L'Amministrazione eccepiva l'irricevibilità del ricorso perché presentato dopo i 120 giorni dalla notificazione dell'atto impugnato per la proposizione del ricorso straordinario.

L'eccezione è infondata. L'art. 9, c. 2, D.P.R. n. 1199/1971 fa decorrere il termine di 120 giorni dalla data della notificazione o della comunicazione dell'atto impugnato o da quando l'interessato ne abbia avuto piena conoscenza.
Nel caso di specie, l'atto impugnato è stato redatto in lingua italiana e privo di traduzione in lingua comprensibile all'interessato o in una delle lingue veicolari per cui lo stesso abbia espresso la preferenza: pertanto, è violato il diritto del destinatario alla conoscenza o conoscibilità del provvedimento amministrativo a lui indirizzato.

Secondo la giurisprudenza della Corte costituzionale e del giudice amministrativo, la chiara conoscibilità dell'atto lesivo, quale elemento connaturato al diritto di difesa, comporta il diritto degli stranieri di ricevere gli atti amministrativi, in particolare quelli che restringono la libertà e incidono sul diritto al soggiorno nel nostro Stato, in una lingua comprensibile per il destinatario del provvedimento.
Seguendo tali insegnamenti, «la norma sui termini di impugnazione deve essere interpretata nel senso che, in assenza di traduzione in lingua conosciuta, i termini di decadenza dall'impugnazione non decorrono, a meno che l'Amministrazione non fornisca prova contraria circa l'avvenuta conoscenza o conoscibilità dell'atto».

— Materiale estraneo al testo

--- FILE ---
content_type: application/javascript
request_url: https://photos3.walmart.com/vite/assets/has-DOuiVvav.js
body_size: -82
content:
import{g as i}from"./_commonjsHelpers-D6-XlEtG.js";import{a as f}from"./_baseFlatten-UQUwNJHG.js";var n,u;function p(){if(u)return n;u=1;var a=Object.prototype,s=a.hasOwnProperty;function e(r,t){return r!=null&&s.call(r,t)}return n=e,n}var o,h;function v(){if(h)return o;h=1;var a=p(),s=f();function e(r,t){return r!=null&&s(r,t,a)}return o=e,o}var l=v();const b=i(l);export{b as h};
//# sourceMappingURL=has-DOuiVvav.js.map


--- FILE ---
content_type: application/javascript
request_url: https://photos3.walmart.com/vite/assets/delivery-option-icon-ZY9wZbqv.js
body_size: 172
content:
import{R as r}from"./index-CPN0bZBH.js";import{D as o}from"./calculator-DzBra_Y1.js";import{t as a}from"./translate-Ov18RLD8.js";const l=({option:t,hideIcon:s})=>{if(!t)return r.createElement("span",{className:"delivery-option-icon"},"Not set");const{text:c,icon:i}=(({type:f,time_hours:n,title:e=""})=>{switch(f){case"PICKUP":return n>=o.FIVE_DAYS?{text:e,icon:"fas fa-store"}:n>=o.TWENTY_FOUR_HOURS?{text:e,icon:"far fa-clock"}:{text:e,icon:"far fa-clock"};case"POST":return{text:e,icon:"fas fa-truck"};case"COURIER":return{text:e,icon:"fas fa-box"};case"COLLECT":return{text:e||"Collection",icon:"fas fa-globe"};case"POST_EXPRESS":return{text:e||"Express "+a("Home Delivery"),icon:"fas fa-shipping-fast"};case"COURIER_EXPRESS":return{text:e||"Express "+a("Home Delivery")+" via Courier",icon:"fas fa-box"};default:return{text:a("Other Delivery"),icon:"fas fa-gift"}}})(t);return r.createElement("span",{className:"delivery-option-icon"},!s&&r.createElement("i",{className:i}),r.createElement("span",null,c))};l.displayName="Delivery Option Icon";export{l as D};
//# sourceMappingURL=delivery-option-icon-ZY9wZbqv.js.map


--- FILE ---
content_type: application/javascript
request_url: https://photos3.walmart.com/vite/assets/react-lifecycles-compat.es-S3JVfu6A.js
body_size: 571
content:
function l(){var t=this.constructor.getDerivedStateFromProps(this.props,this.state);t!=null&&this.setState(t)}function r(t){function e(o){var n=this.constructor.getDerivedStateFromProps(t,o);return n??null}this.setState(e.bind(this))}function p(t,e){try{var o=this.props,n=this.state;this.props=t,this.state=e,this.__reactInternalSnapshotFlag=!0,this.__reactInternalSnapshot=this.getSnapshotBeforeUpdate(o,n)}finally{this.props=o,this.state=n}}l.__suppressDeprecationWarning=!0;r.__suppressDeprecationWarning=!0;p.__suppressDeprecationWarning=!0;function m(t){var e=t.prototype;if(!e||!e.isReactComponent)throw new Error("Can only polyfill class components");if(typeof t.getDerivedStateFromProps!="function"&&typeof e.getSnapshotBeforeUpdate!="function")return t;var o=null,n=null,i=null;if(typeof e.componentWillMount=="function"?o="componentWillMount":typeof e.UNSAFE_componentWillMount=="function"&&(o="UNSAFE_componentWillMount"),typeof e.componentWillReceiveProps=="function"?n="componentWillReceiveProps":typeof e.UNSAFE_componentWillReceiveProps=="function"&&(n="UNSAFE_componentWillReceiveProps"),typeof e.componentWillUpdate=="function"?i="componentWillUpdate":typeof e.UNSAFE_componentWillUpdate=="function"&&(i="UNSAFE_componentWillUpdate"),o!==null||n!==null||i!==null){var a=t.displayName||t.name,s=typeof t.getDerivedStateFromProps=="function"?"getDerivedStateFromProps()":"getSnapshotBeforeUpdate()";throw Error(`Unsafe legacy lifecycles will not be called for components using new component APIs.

Pertanto, «va riconosciuto il beneficio della rimessione in termini, qualora la revoca delle misure di accoglienza non sia stata tradotta in una lingua comprensibile al destinatario del provvedimento e non sia stata a quest'ultimo personalmente notificata, sì da garantire la piena conoscibilità del contenuto del provvedimento, garanzia necessaria all'effettività del diritto di difesa in giudizio, secondo l'art. 24 della Costituzione».

Passando ai motivi di ricorso, il Consiglio di Stato ritiene fondato il motivo con cui il ricorrente lamenta la carenza dei presupposti di fatto per l'emanazione del provvedimento impugnato. Consegue l'assorbimento dell'esame delle ulteriori censure mosse dal ricorrente.

Il Consiglio di Stato, con parere n. 258 del febbraio 2024, ritiene che il ricorso debba essere accolto.